• **Instructions for the task**
Copy word for word everything from the start of the entries below through the line that contains "[498,371], [804,324], [583,195], [508,98], [563,16]", including that line.

• **Record list**
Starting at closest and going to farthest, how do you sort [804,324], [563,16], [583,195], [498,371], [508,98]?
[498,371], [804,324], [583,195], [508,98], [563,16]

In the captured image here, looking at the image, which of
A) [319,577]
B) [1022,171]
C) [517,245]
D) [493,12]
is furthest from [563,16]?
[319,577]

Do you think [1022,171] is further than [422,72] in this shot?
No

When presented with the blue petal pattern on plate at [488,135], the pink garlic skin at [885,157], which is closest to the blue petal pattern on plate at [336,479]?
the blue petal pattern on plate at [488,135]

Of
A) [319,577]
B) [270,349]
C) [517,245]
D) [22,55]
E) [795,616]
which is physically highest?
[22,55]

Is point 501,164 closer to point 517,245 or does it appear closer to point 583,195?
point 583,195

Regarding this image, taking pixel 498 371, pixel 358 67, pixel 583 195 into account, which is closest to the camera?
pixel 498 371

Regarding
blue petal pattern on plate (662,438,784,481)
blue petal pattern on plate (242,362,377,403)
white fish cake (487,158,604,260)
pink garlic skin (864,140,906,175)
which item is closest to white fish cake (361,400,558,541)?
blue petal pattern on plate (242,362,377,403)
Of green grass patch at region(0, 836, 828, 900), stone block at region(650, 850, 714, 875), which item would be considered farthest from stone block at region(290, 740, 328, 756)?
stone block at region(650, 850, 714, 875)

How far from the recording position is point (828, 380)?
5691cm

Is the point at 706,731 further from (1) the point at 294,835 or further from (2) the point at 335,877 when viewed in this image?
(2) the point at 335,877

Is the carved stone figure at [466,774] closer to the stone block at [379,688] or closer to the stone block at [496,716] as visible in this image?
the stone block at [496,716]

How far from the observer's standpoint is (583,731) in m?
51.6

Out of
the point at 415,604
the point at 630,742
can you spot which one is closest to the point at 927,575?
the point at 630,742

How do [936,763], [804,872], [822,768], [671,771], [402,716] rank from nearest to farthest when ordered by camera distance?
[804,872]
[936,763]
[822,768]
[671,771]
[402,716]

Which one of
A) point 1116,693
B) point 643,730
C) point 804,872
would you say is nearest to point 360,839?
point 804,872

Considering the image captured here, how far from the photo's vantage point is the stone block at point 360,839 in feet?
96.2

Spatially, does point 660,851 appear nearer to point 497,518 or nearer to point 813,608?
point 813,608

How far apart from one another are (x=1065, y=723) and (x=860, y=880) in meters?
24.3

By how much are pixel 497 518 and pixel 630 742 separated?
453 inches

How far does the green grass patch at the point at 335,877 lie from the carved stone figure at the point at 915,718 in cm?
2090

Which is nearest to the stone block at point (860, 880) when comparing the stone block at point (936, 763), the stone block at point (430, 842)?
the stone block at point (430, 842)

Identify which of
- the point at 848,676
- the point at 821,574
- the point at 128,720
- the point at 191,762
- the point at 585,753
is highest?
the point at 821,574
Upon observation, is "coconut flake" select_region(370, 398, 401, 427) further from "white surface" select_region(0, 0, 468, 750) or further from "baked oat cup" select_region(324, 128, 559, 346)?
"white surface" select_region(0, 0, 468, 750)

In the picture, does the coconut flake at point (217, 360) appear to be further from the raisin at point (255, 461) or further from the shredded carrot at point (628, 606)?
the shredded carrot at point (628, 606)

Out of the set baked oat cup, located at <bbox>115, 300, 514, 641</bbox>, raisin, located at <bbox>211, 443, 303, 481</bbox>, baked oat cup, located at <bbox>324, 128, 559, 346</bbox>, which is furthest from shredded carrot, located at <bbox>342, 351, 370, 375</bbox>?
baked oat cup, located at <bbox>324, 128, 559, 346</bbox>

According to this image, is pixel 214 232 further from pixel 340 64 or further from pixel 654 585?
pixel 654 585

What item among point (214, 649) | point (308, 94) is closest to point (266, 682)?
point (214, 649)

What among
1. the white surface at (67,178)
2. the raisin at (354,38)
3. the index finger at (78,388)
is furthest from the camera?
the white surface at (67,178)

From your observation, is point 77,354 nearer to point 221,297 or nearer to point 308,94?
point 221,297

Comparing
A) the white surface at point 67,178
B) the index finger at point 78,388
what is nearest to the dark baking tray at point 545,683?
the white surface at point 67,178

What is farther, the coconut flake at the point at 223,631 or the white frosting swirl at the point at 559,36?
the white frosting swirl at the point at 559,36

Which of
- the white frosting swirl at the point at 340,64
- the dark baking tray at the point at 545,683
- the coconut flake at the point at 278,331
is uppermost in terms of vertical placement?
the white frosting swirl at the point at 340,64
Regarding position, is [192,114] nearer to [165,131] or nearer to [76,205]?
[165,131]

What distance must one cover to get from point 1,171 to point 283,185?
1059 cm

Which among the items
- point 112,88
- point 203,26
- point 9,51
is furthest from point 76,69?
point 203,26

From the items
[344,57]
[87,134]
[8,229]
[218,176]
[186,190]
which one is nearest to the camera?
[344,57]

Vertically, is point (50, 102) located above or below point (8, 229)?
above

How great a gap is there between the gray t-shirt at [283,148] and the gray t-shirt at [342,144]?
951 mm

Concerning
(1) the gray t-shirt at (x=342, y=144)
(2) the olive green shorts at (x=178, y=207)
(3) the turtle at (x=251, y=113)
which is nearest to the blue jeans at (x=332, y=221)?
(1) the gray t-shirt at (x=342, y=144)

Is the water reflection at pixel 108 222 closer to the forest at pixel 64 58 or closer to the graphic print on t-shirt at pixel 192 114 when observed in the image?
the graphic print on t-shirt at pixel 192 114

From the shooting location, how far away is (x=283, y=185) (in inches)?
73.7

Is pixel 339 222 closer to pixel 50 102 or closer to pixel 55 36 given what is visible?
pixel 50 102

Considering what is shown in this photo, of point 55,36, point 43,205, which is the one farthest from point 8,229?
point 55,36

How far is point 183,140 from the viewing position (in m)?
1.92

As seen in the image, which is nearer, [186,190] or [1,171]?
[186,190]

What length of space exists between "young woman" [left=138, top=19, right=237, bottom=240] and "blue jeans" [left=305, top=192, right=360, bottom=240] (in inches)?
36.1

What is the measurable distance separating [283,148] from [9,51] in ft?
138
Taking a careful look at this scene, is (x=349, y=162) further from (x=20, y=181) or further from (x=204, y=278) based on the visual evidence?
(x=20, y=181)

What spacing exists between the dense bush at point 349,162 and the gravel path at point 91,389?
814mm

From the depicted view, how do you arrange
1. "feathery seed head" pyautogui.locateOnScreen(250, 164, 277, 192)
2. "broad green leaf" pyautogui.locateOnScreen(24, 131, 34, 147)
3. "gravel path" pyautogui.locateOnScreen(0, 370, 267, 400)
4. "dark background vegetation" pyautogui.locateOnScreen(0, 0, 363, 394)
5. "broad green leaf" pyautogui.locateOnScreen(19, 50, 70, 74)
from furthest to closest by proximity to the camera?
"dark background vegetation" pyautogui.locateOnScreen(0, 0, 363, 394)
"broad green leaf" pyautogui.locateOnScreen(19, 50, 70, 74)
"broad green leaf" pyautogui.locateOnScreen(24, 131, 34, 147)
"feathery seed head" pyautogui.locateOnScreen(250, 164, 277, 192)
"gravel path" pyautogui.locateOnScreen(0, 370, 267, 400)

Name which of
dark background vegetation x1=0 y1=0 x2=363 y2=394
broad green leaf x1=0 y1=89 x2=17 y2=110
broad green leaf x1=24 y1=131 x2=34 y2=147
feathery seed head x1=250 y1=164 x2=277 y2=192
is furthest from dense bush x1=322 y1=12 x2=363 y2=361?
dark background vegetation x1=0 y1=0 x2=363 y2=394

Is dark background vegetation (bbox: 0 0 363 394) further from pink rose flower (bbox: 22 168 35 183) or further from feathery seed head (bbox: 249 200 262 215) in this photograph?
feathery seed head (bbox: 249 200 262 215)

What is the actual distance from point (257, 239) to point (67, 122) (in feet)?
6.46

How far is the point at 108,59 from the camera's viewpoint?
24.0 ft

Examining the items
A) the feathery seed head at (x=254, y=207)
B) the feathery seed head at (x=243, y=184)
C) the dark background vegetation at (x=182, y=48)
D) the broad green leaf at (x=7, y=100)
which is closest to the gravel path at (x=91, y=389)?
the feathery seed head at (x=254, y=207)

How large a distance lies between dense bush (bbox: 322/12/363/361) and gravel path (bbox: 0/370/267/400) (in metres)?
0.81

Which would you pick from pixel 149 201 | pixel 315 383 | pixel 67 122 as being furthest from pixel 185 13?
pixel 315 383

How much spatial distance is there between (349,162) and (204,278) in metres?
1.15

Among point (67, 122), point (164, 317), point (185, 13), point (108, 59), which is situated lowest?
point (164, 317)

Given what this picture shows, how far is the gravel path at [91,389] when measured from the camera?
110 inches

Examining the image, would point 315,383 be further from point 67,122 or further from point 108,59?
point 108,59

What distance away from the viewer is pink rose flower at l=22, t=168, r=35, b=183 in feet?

• **Solution to this problem**
Starting at closest and going to farthest, how do you sort [804,324], [563,16], [583,195], [498,371], [508,98]?
[498,371], [804,324], [583,195], [508,98], [563,16]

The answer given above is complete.